◆ Short problem
Reproduce verbatim the portion of the data below that runs from the line containing "Ordered from closest to farthest, how do" up to and including the line containing "Result: the house at pixel 129 520", and nothing else.

◆ Data shown

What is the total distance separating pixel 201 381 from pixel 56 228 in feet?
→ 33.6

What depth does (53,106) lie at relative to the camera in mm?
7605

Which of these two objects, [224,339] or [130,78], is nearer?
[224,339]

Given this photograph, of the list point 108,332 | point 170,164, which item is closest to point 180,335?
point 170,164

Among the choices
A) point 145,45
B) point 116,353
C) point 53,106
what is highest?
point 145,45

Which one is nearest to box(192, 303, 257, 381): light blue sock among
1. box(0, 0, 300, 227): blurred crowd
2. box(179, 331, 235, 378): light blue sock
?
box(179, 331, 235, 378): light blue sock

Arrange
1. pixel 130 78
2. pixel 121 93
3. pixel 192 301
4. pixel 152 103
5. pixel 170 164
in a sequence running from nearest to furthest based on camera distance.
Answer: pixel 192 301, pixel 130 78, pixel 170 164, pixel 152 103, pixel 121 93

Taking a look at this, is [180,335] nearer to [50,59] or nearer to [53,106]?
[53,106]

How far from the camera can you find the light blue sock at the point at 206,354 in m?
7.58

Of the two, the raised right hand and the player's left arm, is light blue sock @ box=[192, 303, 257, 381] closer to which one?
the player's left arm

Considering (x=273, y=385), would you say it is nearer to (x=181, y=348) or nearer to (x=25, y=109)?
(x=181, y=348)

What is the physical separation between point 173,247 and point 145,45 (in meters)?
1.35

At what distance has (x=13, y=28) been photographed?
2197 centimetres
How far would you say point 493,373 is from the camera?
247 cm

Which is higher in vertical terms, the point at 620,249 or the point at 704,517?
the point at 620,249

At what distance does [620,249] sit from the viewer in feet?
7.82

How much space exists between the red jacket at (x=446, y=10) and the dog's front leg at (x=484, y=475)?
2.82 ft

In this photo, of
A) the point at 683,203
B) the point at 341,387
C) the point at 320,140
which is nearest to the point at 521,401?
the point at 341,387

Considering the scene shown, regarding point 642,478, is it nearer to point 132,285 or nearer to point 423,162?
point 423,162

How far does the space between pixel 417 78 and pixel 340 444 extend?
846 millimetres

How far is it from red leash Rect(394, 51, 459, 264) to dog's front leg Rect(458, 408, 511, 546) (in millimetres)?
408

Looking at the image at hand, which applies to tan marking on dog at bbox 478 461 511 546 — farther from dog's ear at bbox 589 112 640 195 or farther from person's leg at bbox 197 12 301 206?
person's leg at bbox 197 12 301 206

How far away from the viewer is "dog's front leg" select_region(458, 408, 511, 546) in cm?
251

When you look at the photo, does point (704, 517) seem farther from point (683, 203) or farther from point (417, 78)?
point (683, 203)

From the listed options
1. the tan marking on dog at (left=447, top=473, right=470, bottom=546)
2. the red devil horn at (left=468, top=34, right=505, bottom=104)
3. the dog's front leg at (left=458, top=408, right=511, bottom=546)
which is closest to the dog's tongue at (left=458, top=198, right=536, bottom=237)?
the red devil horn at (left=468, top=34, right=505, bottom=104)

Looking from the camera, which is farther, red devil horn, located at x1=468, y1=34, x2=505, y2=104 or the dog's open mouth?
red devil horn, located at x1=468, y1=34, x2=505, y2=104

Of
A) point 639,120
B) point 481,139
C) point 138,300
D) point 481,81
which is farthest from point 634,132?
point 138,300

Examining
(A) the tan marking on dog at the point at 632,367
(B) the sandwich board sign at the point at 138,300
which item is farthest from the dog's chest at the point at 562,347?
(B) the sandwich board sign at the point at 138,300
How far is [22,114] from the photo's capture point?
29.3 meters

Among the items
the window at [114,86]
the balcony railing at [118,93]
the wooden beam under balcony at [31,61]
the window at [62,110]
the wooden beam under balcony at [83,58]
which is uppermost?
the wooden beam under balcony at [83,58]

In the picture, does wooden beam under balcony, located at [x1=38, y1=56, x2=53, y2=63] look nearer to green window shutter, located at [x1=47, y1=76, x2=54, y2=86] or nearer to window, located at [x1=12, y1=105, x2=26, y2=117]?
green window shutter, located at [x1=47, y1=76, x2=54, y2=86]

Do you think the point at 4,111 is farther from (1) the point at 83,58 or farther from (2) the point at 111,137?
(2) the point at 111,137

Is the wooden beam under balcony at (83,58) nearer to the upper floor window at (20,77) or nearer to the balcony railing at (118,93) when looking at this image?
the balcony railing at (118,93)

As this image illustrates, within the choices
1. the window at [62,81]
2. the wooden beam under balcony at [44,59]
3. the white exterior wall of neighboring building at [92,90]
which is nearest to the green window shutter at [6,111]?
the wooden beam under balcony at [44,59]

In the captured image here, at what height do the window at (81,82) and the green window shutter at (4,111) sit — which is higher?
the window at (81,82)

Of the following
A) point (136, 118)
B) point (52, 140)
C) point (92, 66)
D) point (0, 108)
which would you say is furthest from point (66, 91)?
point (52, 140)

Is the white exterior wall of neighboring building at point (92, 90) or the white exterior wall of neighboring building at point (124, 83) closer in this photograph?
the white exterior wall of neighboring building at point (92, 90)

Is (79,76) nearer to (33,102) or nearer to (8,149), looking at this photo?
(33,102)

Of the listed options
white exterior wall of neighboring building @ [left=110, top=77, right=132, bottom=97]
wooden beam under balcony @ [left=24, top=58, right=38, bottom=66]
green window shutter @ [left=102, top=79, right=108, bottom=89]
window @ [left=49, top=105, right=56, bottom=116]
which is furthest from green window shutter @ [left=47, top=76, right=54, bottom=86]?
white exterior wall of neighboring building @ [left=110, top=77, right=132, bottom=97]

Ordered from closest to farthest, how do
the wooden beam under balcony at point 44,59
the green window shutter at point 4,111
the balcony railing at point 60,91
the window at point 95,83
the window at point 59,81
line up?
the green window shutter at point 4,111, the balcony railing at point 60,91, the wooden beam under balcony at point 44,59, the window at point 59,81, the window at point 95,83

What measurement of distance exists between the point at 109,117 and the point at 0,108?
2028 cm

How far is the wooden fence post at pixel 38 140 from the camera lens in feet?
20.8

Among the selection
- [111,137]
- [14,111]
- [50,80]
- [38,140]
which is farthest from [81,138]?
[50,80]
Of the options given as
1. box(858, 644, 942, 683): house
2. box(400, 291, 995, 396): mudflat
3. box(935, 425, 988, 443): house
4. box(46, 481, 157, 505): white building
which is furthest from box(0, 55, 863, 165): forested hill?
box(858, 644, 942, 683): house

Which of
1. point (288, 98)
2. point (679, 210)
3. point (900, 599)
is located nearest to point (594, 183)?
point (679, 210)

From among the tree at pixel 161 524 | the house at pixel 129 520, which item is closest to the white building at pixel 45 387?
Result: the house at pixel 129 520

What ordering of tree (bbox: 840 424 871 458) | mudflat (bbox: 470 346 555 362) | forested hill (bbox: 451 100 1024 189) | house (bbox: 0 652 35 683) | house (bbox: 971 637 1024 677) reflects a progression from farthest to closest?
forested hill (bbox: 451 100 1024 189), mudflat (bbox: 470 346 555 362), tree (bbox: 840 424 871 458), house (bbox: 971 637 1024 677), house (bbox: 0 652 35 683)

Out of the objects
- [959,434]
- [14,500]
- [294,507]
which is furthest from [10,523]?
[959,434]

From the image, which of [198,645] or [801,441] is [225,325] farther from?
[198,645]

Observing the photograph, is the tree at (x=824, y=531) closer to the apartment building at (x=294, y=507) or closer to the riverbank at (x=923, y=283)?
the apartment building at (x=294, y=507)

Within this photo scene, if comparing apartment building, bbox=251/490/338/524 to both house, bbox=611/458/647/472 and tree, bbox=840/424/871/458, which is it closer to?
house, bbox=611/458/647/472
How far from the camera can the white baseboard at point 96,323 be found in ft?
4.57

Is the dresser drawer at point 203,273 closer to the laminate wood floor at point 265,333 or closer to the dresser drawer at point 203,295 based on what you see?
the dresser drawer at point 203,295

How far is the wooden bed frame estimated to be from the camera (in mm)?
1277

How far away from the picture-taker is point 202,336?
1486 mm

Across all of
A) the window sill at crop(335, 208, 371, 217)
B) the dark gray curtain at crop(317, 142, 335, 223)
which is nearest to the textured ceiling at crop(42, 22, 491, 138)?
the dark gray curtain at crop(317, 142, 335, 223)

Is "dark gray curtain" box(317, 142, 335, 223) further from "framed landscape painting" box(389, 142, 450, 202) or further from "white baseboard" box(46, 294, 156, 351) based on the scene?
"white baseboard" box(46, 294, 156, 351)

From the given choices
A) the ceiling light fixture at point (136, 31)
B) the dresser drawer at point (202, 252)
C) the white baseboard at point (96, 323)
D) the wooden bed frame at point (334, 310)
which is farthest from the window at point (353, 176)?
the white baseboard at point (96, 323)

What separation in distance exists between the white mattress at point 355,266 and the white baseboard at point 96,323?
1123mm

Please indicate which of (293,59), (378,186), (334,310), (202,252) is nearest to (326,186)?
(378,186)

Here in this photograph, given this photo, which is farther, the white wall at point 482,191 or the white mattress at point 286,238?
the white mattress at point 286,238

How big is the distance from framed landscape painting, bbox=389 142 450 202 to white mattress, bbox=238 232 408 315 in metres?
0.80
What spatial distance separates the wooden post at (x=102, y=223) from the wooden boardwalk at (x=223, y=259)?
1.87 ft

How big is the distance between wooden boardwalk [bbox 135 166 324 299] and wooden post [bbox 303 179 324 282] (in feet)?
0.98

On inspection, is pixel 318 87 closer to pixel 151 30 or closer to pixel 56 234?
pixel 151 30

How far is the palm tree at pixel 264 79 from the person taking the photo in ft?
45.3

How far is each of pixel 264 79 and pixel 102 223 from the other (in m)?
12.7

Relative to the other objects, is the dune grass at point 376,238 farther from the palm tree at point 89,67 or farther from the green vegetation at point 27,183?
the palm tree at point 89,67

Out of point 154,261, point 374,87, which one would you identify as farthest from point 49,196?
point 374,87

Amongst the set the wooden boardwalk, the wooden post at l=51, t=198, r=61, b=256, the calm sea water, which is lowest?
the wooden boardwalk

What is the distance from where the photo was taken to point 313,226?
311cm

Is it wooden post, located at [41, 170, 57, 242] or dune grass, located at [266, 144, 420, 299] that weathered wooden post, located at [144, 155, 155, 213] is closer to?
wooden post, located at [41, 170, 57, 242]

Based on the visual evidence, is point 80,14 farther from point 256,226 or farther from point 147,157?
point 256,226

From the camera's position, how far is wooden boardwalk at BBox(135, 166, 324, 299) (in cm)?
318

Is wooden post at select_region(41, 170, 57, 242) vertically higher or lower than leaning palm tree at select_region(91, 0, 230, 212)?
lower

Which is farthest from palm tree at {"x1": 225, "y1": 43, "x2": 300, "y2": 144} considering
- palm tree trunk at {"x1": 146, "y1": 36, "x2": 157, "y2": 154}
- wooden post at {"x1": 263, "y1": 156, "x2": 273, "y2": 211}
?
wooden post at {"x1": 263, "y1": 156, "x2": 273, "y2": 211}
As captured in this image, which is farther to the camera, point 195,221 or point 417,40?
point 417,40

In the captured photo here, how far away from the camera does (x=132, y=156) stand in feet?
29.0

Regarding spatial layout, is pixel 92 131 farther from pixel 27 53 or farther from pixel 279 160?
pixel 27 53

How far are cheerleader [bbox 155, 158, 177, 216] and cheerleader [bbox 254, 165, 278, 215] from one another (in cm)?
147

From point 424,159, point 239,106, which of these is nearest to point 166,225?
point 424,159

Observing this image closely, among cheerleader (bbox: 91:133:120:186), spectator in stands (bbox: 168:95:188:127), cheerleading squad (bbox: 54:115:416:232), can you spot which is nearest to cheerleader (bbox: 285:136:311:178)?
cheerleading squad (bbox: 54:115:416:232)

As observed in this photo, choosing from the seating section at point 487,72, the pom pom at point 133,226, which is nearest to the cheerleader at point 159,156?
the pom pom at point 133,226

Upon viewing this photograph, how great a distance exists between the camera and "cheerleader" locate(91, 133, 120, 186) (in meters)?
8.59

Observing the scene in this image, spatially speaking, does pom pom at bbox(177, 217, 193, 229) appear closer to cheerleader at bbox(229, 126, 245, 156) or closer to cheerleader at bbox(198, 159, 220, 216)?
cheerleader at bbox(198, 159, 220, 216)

◆ Answer in full
Ordered from closest to farthest, how do
the wooden beam under balcony at point 44,59
the green window shutter at point 4,111
the balcony railing at point 60,91
the window at point 95,83
the window at point 59,81
line up?
the green window shutter at point 4,111, the balcony railing at point 60,91, the wooden beam under balcony at point 44,59, the window at point 59,81, the window at point 95,83

What measurement of distance exists between the point at 109,117 and the point at 0,108?
2028 cm

How far is the wooden fence post at pixel 38 140 from the camera lens in feet?
20.8

Among the selection
- [111,137]
- [14,111]
- [50,80]
- [38,140]
which is farthest from [81,138]?
[50,80]
Of the options given as
1. box(858, 644, 942, 683): house
2. box(400, 291, 995, 396): mudflat
3. box(935, 425, 988, 443): house
4. box(46, 481, 157, 505): white building
which is furthest from box(0, 55, 863, 165): forested hill?
box(858, 644, 942, 683): house

Which of
1. point (288, 98)
2. point (679, 210)
3. point (900, 599)
is located nearest to point (594, 183)?
point (679, 210)

From among the tree at pixel 161 524 | the house at pixel 129 520, which item is closest to the white building at pixel 45 387?
Result: the house at pixel 129 520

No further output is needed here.